CUSIP No. 299734103
The principal business of each Reporting Person is the venture capital investment business. The principal business address of each Reporting Person is 55 Cambridge Parkway, Suite 800E, Cambridge, Massachusetts 02142.
During the last five years, none of the Reporting Persons has been convicted in a criminal proceeding (excluding traffic violations or similar misdemeanors).
During the last five years, none of the Reporting Persons has been party to a civil proceeding of a judicial or administrative body of competent jurisdiction and as a result of such proceeding were or are subject to a judgment, decree or final order enjoining future violations of, or prohibiting or mandating activities subject to, federal or state securities laws or finding any violation with respect to such laws.

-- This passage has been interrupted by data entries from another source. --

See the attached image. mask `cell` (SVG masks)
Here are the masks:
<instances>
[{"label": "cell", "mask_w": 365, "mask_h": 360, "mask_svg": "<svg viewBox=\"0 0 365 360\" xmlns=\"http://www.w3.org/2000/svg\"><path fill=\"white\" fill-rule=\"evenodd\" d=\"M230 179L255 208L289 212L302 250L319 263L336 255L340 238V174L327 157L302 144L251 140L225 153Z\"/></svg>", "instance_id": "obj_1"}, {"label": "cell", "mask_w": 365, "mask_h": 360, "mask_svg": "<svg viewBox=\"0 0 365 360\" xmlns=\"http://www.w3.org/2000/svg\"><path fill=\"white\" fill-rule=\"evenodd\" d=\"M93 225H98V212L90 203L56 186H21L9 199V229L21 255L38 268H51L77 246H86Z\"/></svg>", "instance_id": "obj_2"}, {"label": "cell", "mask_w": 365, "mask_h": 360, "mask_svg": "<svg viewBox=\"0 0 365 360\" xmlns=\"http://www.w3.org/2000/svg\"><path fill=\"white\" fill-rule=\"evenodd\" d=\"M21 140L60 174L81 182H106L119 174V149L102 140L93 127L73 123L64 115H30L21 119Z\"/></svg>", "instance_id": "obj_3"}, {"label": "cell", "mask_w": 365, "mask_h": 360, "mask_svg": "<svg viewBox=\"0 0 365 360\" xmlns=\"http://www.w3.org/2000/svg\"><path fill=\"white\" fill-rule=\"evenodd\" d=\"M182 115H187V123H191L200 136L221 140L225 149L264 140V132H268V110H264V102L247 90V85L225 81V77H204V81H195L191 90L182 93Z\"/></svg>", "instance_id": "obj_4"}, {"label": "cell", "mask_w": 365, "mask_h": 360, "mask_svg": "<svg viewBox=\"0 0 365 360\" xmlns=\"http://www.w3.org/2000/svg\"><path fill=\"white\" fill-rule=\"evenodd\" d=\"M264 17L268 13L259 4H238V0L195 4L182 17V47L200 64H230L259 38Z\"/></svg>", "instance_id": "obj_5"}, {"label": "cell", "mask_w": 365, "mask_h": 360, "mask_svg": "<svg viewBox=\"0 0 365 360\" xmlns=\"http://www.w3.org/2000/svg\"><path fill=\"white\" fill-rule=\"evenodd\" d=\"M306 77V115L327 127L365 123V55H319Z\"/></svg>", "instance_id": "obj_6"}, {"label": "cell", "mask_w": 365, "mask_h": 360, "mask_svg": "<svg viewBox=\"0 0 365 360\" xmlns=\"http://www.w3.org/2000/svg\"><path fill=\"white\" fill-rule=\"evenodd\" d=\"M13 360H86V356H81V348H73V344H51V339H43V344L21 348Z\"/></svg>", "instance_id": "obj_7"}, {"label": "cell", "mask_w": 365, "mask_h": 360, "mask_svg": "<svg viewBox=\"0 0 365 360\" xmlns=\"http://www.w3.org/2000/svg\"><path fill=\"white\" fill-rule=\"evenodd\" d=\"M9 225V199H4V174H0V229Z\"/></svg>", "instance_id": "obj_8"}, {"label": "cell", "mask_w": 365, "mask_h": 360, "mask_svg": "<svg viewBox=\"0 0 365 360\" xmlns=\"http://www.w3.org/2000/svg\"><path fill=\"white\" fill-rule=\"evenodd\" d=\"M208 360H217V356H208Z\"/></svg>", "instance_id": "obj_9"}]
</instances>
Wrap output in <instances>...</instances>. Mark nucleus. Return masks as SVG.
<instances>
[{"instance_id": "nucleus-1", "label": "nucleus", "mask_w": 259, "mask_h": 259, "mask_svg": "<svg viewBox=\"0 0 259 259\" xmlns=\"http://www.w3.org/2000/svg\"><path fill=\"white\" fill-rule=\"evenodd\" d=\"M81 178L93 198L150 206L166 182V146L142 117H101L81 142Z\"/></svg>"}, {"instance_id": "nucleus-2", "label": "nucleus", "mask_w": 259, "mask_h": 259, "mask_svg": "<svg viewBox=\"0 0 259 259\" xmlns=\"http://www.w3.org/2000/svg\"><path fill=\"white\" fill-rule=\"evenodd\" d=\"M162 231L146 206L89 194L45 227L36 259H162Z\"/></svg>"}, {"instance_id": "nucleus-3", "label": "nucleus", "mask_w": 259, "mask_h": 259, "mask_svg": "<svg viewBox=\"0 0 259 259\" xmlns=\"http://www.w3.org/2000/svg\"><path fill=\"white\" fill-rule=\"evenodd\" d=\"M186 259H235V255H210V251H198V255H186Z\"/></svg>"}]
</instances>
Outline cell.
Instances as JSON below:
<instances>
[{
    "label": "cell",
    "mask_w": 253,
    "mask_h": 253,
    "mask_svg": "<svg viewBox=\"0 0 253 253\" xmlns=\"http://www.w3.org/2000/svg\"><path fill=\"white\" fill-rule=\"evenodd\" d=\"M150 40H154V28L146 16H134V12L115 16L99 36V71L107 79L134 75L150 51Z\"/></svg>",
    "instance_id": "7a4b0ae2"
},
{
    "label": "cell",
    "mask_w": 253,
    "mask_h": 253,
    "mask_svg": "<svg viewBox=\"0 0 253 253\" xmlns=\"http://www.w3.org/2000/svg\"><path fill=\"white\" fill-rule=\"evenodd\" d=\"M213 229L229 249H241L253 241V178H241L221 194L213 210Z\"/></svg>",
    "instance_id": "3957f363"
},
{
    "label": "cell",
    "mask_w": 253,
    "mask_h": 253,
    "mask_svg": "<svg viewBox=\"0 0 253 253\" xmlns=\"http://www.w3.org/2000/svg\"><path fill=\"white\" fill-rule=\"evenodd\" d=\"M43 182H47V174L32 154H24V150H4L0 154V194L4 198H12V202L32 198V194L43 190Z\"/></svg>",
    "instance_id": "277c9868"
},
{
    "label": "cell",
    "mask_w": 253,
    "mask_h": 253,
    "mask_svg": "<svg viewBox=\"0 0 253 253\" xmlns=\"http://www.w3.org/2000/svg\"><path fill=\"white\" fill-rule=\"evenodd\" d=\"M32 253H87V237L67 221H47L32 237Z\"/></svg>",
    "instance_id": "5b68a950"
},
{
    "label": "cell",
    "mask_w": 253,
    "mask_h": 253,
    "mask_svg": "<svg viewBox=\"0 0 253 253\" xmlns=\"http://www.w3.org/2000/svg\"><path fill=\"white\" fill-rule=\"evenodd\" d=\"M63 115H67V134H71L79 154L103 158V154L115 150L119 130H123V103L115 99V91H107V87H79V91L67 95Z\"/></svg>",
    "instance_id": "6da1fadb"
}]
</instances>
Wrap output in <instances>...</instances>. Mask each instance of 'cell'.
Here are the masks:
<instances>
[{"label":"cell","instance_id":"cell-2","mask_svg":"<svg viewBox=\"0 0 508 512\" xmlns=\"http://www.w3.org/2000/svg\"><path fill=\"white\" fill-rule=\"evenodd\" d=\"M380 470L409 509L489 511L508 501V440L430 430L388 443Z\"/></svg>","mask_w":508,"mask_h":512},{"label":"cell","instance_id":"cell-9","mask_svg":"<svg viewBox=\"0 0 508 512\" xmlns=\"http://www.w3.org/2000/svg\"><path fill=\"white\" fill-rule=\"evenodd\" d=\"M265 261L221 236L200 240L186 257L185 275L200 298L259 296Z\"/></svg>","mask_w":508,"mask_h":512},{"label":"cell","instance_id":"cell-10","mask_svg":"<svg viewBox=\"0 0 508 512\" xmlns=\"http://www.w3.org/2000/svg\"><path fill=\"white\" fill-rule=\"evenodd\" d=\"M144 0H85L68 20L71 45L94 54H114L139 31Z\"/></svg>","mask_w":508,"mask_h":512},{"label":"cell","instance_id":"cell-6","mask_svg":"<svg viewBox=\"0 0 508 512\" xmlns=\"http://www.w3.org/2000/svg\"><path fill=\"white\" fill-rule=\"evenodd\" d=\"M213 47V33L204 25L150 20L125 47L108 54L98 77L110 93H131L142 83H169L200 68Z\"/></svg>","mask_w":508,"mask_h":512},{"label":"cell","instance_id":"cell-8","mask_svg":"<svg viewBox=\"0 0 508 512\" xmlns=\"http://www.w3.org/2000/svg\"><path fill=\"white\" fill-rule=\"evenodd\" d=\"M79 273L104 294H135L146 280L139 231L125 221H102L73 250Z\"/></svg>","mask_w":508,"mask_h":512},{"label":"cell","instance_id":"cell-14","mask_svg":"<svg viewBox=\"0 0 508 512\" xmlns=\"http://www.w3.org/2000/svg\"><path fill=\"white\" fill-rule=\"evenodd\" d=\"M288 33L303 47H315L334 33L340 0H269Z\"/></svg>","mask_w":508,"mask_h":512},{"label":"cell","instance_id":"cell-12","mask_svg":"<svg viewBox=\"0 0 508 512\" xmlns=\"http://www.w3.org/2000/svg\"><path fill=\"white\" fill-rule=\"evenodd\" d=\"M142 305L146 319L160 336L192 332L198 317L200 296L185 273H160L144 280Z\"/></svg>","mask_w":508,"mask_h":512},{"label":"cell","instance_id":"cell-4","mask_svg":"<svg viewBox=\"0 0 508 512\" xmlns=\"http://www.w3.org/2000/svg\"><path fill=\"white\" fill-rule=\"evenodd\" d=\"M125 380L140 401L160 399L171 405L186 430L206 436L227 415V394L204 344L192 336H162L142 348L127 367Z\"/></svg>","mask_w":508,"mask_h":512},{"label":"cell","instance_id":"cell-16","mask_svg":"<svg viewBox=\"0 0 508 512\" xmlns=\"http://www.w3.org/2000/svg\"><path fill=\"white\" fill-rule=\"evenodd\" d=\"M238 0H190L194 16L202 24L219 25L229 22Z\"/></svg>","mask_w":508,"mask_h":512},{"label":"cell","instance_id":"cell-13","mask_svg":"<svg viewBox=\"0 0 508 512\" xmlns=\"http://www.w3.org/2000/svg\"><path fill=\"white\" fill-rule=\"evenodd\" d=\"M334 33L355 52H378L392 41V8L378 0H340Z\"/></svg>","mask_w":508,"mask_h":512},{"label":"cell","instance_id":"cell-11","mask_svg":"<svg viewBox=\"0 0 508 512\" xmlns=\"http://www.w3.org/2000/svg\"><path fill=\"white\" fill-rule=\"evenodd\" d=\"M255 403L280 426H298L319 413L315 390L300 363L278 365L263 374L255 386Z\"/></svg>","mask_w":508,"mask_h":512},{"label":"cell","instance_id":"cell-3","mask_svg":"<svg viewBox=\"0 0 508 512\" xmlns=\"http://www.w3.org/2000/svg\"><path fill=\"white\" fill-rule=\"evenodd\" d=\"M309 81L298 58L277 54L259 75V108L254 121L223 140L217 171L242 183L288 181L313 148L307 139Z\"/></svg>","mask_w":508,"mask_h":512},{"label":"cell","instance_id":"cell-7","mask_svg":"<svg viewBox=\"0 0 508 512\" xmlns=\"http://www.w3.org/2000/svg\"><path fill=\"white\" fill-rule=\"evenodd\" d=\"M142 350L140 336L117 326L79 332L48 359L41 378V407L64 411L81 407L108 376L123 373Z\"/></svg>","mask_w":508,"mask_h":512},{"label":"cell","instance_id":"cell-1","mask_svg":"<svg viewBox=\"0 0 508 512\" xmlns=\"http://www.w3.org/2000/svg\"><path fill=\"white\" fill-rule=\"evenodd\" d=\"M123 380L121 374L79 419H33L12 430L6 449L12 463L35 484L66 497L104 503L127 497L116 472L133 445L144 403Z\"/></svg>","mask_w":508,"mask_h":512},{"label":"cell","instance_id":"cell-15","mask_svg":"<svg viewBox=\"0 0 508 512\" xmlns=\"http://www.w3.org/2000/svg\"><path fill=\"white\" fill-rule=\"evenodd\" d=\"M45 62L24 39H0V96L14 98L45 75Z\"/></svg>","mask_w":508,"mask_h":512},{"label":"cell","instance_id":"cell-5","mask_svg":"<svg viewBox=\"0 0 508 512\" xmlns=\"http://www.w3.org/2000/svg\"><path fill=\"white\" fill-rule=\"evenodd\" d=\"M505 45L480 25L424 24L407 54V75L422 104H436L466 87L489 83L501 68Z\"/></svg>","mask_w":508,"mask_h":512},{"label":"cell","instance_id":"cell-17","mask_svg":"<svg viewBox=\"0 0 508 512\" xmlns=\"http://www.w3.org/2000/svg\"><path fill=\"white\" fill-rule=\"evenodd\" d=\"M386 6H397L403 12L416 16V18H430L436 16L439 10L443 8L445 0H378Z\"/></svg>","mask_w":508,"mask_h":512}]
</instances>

Item 4. | Purpose of Transaction |
Item 4 is hereby amended to include the following:
On May 27, 2022, the Flagship Funds purchased an aggregate of 27,397,259 shares of the Issuer’s Common Stock in a registered direct offering (the “May 2022 Offering”) for a purchase price of $1.46 per share, as set forth in the table below.
| | | | |
Purchaser (Reporting Person) | | Number of Shares | |
Flagship Fund IV | | | 4,383,561 | |
Flagship Fund IV-Rx | | | 1,095,890 | |
Flagship Opportunities I | | | 1,369,863 | |
Nutritional Health LTP | | | 6,849,315 | |
Flagship Fund VII | | | 13,698,630 | |
In connection with the May 2022 Offering, the Company entered into a letter agreement with Flagship Pioneering, to permit a designee of Flagship Pioneering to, subject to certain customary exceptions, be present as an observer at meetings of the board of directors of the Company and committees thereof and to receive materials provided to directors at such meetings, for a term of up to 24 months. As a condition to such observer rights, such designee is required to enter into a mutually agreed non-disclosure agreement.
Item 5. | Interest in Securities of the Issuer |
Item 5(a)-(b) is hereby amended and restated as follows:
(a)-(b) The information set forth in rows 7 through 13 of the cover pages to this Schedule 13D is incorporated by reference. The percentage set forth in row 13 is based on 107,894,547 outstanding shares of Common Stock immediately following the Issuer’s May 2022 Offering, as reported in the Issuer’s Form 424(b)(5) prospectus, as filed with the Securities and Exchange Commission on May 25, 2022.
VentureLabs IV, Flagship Fund IV, and Flagship Fund IV-Rx directly hold 684,372 shares, 7,590,873 shares and 1,887,419 shares of Common Stock, respectively. Flagship Fund IV, as the manager of VentureLabs IV, may be deemed to beneficially own the shares directly held by VentureLabs IV. Flagship Fund IV GP, as the general partner of Flagship Fund IV and Flagship Fund IV-Rx, may be deemed to beneficially own the shares directly held by the Flagship Fund IV Funds.
VentureLabs V directly holds 2,645,637 shares of Common Stock. VentureLabs V Manager, as the manager of VentureLabs V, and Flagship Pioneering, as the manager of VentureLabs V Manager, may be deemed to beneficially own the shares directly held by VentureLabs V.
Flagship Fund V, VentureLabs Rx V, Nutritional Health Side Fund, and Nutritional Innovation Fund directly hold 4,201,284 shares, 1,609,871 shares, 795,950 shares, and 3,598,177 shares of Common Stock, respectively. Flagship Fund V GP, as the general partner of the Flagship Fund V Funds, may be deemed to beneficially own the shares directly held by the Flagship Fund V Funds.